## [Set exercise]
Rewrite the part of the material that opens with the line containing "What is the" and closes with the line containing "(7,5) → (102,43) → (199,275)", swapping "viewer" for "observer" and keeping everything else the same. Give back only those lines.

## [Data to use]
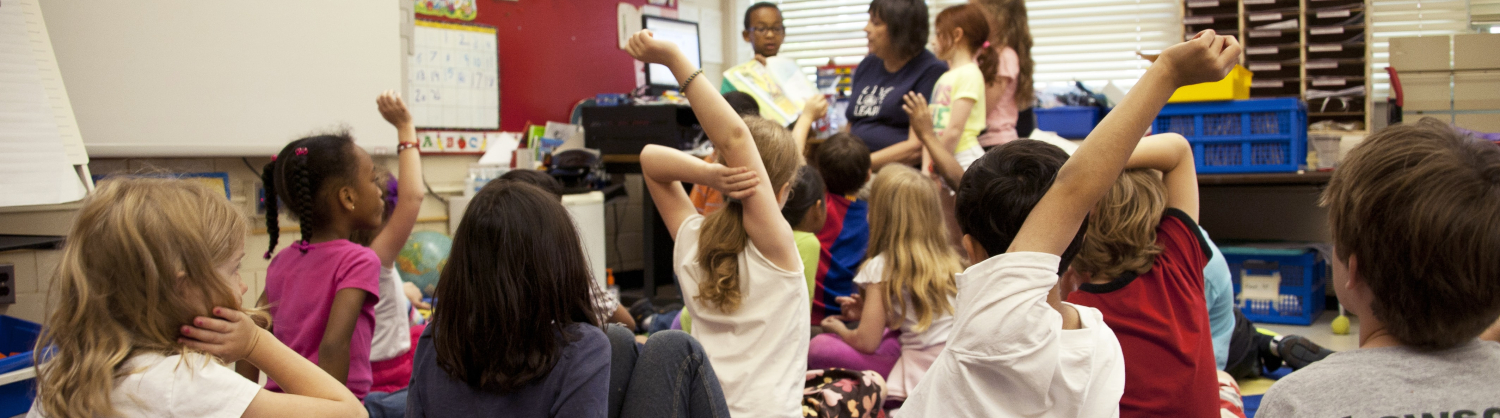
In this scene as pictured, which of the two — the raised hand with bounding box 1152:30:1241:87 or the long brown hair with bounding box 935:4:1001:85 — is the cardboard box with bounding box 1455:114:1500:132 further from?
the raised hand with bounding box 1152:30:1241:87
* * *
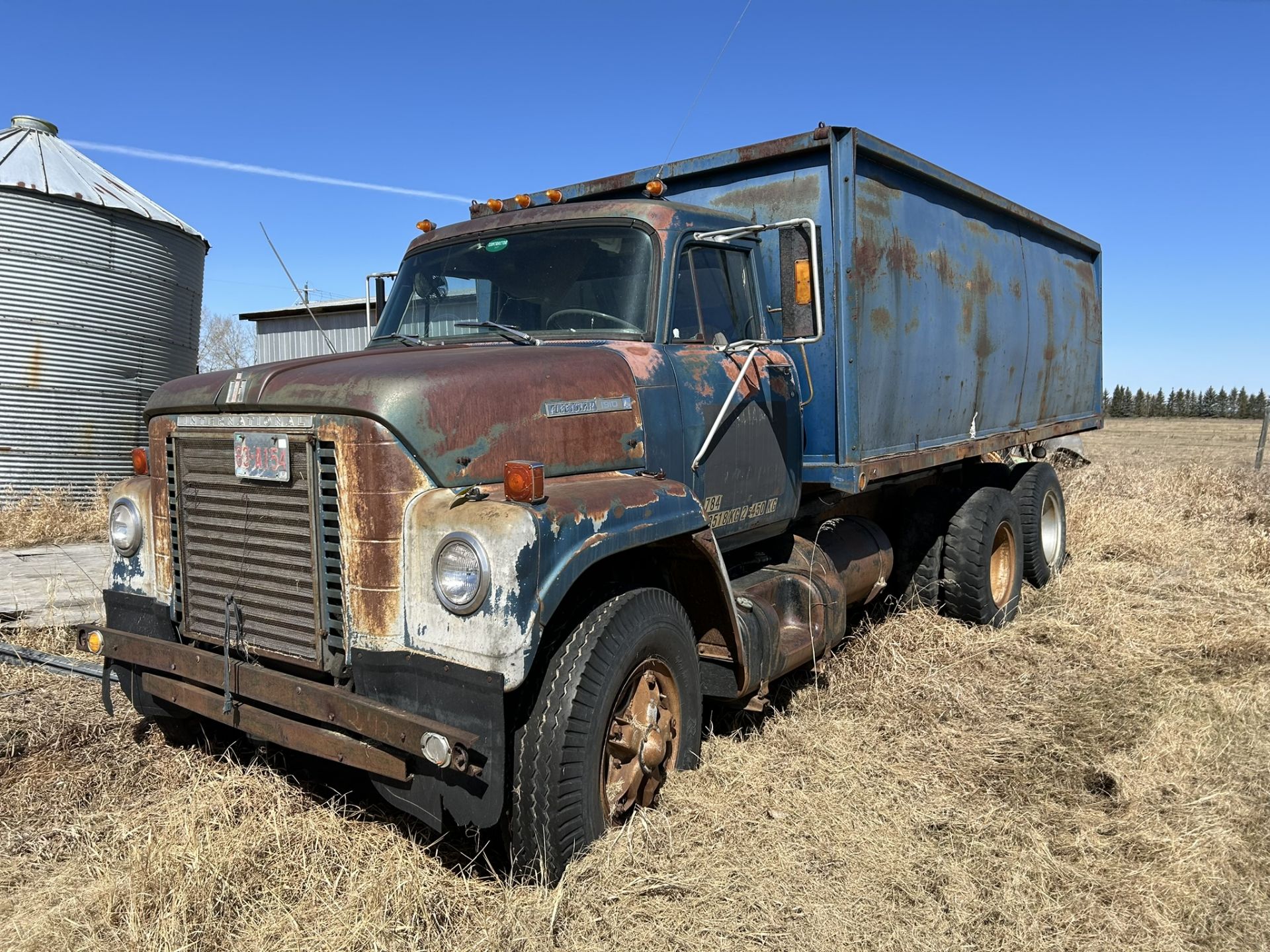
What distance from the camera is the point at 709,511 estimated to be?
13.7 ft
* * *
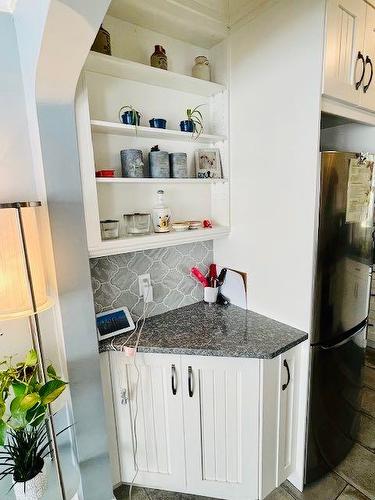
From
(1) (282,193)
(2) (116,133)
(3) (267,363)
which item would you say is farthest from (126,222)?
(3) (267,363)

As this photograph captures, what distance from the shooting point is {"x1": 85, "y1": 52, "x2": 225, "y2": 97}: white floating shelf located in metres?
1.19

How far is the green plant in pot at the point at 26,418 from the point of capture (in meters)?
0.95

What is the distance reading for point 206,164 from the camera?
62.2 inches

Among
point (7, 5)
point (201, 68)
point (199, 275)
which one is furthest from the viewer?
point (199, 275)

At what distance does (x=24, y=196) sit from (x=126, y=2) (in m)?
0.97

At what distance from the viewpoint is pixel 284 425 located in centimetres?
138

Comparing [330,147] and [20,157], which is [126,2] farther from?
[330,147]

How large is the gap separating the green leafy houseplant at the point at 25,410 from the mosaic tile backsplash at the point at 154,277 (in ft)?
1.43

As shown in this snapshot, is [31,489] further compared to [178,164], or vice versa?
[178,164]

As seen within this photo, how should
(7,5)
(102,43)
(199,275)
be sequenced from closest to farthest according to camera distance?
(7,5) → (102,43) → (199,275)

## [Response to the task]
What is the distance reading for point 206,164 from the camera?
62.2 inches

Among
point (7, 5)
point (201, 68)
point (199, 275)
which one is furthest from the observer?
point (199, 275)

At what distance does (x=24, y=196) sit from (x=126, y=2) (in m)?
0.97

At what distance from the viewpoint is pixel 284 425 located in centimetres?
138

Comparing [330,147] and [20,157], which is [126,2] farther from?
[330,147]

How large is the gap separating the green leafy houseplant at the point at 25,410 from the mosaic tile backsplash at the point at 154,277 (in ft)?
1.43

As shown in this snapshot, is [31,489] further compared to [178,164], or vice versa?
[178,164]

As seen within this photo, how should
(7,5)
(102,43)
(199,275)
be sequenced from closest to farthest according to camera distance?
(7,5) → (102,43) → (199,275)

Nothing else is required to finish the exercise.